• Problem A:
Echo the stretch of the Wolfram Language and Haskell post from "Anyway, they'd like" through "Wolfram and Haskell!", character for character.
• Problem B:
From the post on connecting the Wolfram Language to Haskell, list every person or company that is named in full.

##### Page excerpt #####

Connecting the Wolfram Language to Haskell

Friends
Short summary: can someone familiar with using the GHC API offer advice on getting the Wolfram Language connected to Haskell?
Many of you will know of the Wolfram Languagehttps://www.wolfram.com/language/, which is IMHO pretty cool and not well enough known. There are lots of interesting things about it, but a huge thing is that it's deeply connected to the vast pile of carefully curated data that Wolfram Research has gathered and organised over several decades.
Anyway, they'd like to be able to invoke Haskell code from the Wolfram Language interpreter. But as you'll see below, they are understandably stumbling on the engineering aspects of doing so.
Rather than spam Stephen Wolfram himself, I'm cc'ing Todd Gayley who is the team lead. (Hi Todd.) I'd really appreciate it if some of you could help advise him. It would be terrific to have a direct connection between Wolfram and Haskell!

##### Data shown #####

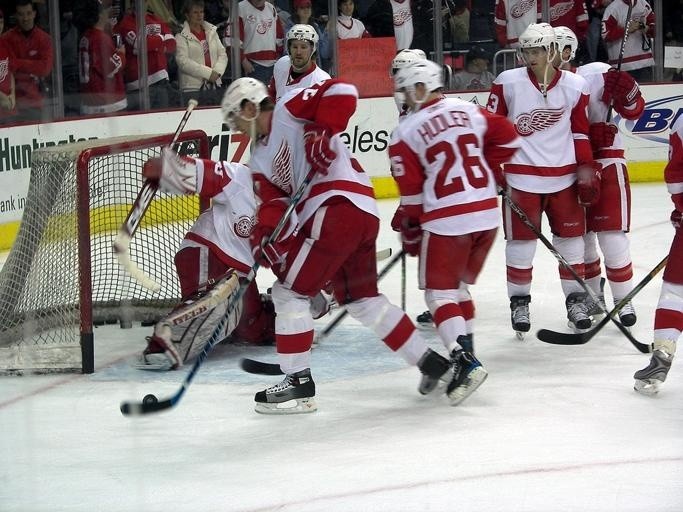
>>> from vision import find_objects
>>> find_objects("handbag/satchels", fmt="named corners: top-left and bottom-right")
top-left (182, 87), bottom-right (223, 106)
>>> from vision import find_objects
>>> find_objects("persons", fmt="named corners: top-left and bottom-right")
top-left (369, 2), bottom-right (422, 55)
top-left (447, 2), bottom-right (471, 43)
top-left (485, 23), bottom-right (645, 342)
top-left (173, 2), bottom-right (228, 107)
top-left (634, 113), bottom-right (683, 398)
top-left (495, 2), bottom-right (543, 58)
top-left (537, 1), bottom-right (590, 67)
top-left (282, 1), bottom-right (330, 68)
top-left (390, 48), bottom-right (524, 405)
top-left (336, 2), bottom-right (372, 40)
top-left (451, 46), bottom-right (497, 90)
top-left (133, 23), bottom-right (455, 415)
top-left (601, 1), bottom-right (656, 83)
top-left (588, 2), bottom-right (608, 62)
top-left (117, 1), bottom-right (177, 110)
top-left (1, 1), bottom-right (56, 125)
top-left (223, 1), bottom-right (285, 88)
top-left (77, 1), bottom-right (129, 116)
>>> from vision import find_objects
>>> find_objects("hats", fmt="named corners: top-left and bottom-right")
top-left (470, 44), bottom-right (494, 60)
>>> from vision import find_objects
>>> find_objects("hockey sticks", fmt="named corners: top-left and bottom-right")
top-left (120, 163), bottom-right (317, 416)
top-left (496, 186), bottom-right (655, 354)
top-left (240, 251), bottom-right (405, 375)
top-left (112, 99), bottom-right (197, 291)
top-left (537, 256), bottom-right (670, 345)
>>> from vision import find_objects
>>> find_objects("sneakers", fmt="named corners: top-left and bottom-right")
top-left (635, 349), bottom-right (672, 382)
top-left (510, 294), bottom-right (638, 332)
top-left (256, 368), bottom-right (315, 403)
top-left (416, 310), bottom-right (483, 395)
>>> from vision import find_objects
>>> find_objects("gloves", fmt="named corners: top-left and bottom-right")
top-left (402, 227), bottom-right (422, 257)
top-left (576, 163), bottom-right (603, 207)
top-left (590, 122), bottom-right (617, 146)
top-left (604, 70), bottom-right (641, 106)
top-left (248, 223), bottom-right (289, 269)
top-left (304, 123), bottom-right (336, 176)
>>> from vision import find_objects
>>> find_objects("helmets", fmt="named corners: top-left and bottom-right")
top-left (391, 49), bottom-right (444, 105)
top-left (284, 24), bottom-right (319, 57)
top-left (519, 23), bottom-right (578, 61)
top-left (222, 77), bottom-right (269, 125)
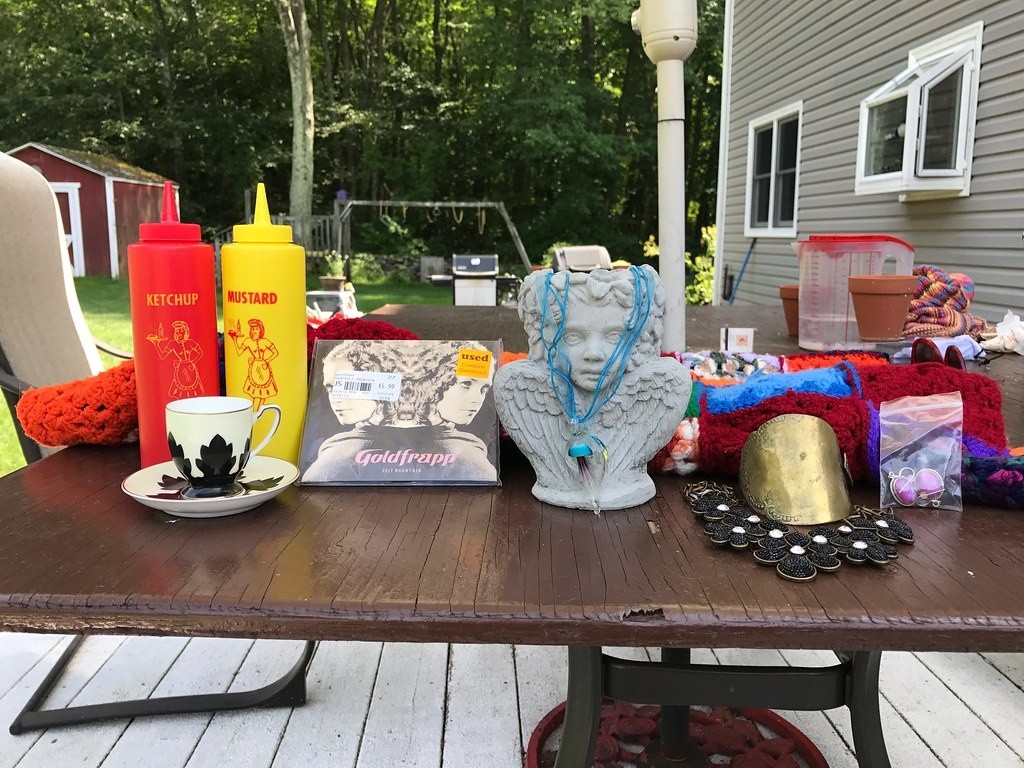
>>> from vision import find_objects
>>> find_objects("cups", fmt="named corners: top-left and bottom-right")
top-left (165, 395), bottom-right (282, 501)
top-left (849, 275), bottom-right (918, 341)
top-left (780, 285), bottom-right (801, 336)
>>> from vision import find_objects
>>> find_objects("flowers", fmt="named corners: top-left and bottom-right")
top-left (318, 250), bottom-right (349, 275)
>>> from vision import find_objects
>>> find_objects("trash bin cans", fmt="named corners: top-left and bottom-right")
top-left (450, 251), bottom-right (501, 307)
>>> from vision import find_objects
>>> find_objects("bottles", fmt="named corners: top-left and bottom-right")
top-left (220, 181), bottom-right (307, 467)
top-left (127, 180), bottom-right (219, 469)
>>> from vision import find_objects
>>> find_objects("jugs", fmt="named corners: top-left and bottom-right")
top-left (789, 234), bottom-right (915, 352)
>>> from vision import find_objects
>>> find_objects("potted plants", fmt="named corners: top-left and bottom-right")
top-left (530, 240), bottom-right (632, 273)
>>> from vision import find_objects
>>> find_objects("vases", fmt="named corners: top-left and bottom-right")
top-left (319, 276), bottom-right (346, 290)
top-left (849, 275), bottom-right (919, 342)
top-left (779, 284), bottom-right (828, 336)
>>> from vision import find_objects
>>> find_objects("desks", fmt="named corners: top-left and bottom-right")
top-left (0, 303), bottom-right (1024, 768)
top-left (306, 289), bottom-right (356, 312)
top-left (497, 277), bottom-right (521, 306)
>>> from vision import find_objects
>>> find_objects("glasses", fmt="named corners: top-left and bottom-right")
top-left (911, 338), bottom-right (968, 374)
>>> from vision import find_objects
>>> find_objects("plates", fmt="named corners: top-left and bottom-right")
top-left (121, 454), bottom-right (300, 518)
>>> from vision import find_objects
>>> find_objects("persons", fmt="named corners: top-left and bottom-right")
top-left (337, 281), bottom-right (367, 319)
top-left (493, 264), bottom-right (693, 510)
top-left (301, 340), bottom-right (498, 482)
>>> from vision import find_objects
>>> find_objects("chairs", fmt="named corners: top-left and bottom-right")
top-left (1, 152), bottom-right (315, 734)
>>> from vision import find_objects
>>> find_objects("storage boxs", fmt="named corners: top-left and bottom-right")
top-left (790, 234), bottom-right (914, 351)
top-left (720, 327), bottom-right (754, 353)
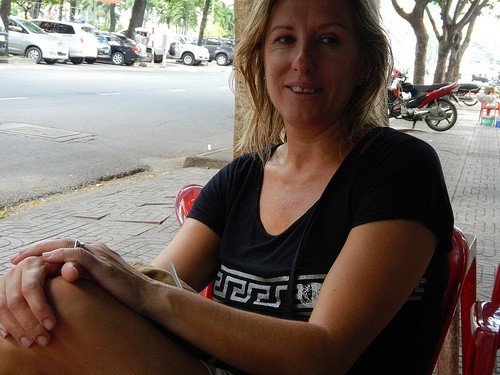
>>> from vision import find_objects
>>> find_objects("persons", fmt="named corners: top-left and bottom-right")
top-left (0, 1), bottom-right (454, 375)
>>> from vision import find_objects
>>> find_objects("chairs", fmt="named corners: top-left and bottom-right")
top-left (478, 102), bottom-right (500, 122)
top-left (174, 183), bottom-right (470, 375)
top-left (470, 264), bottom-right (500, 375)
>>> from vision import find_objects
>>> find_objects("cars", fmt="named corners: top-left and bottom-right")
top-left (111, 32), bottom-right (147, 66)
top-left (99, 31), bottom-right (139, 65)
top-left (28, 18), bottom-right (98, 65)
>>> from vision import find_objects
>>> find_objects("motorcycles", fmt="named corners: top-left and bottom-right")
top-left (449, 83), bottom-right (482, 106)
top-left (385, 64), bottom-right (460, 132)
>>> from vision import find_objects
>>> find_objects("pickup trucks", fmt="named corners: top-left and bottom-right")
top-left (190, 37), bottom-right (236, 66)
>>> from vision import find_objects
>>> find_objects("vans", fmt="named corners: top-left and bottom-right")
top-left (149, 33), bottom-right (210, 66)
top-left (7, 16), bottom-right (70, 64)
top-left (0, 15), bottom-right (9, 56)
top-left (79, 23), bottom-right (111, 63)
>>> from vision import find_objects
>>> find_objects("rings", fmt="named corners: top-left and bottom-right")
top-left (74, 239), bottom-right (85, 248)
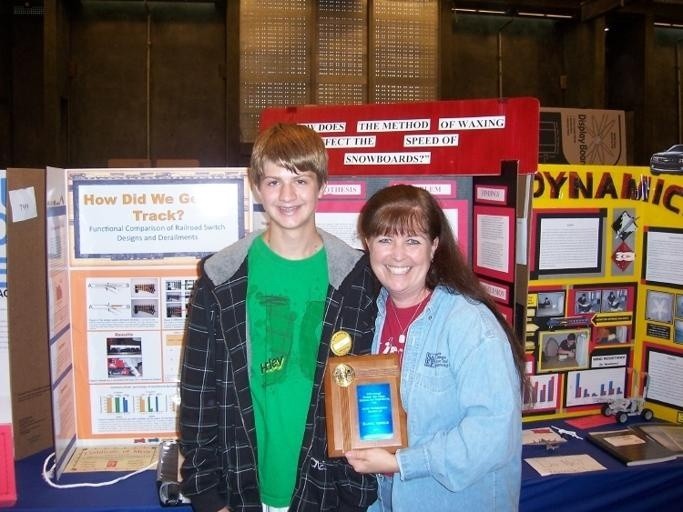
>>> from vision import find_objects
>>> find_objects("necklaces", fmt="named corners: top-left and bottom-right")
top-left (391, 289), bottom-right (427, 344)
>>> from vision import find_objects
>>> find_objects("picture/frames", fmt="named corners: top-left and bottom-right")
top-left (324, 352), bottom-right (408, 458)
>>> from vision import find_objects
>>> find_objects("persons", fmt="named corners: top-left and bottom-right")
top-left (556, 333), bottom-right (577, 359)
top-left (345, 185), bottom-right (530, 512)
top-left (607, 293), bottom-right (615, 309)
top-left (602, 328), bottom-right (620, 344)
top-left (577, 293), bottom-right (586, 312)
top-left (178, 121), bottom-right (382, 512)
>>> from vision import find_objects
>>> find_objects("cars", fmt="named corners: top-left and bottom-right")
top-left (651, 145), bottom-right (682, 176)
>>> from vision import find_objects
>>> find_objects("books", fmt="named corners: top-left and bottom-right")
top-left (588, 429), bottom-right (677, 467)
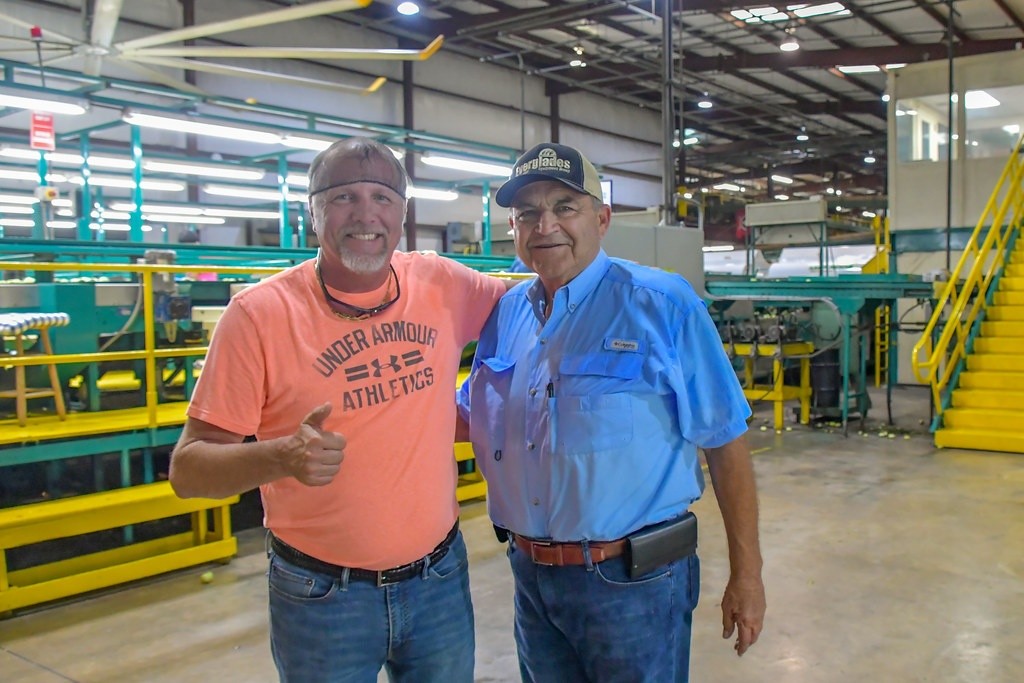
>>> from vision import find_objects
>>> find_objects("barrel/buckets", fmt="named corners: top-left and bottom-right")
top-left (797, 349), bottom-right (840, 406)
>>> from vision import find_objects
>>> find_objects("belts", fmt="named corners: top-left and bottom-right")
top-left (514, 533), bottom-right (630, 565)
top-left (270, 516), bottom-right (460, 583)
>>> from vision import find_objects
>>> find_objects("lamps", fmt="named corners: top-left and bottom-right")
top-left (570, 43), bottom-right (587, 68)
top-left (780, 35), bottom-right (800, 52)
top-left (698, 90), bottom-right (713, 108)
top-left (796, 125), bottom-right (809, 141)
top-left (0, 87), bottom-right (517, 224)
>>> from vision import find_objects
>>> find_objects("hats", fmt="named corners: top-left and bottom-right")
top-left (495, 142), bottom-right (603, 207)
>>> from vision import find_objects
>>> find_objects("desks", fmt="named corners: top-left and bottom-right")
top-left (721, 340), bottom-right (815, 429)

#####

• Answer box A:
Anyway, they'd like to be able to invoke Haskell code from the Wolfram Language interpreter. But as you'll see below, they are understandably stumbling on the engineering aspects of doing so.
Rather than spam Stephen Wolfram himself, I'm cc'ing Todd Gayley who is the team lead. (Hi Todd.) I'd really appreciate it if some of you could help advise him. It would be terrific to have a direct connection between Wolfram and Haskell!

• Answer box B:
Wolfram Research
Stephen Wolfram
Todd Gayley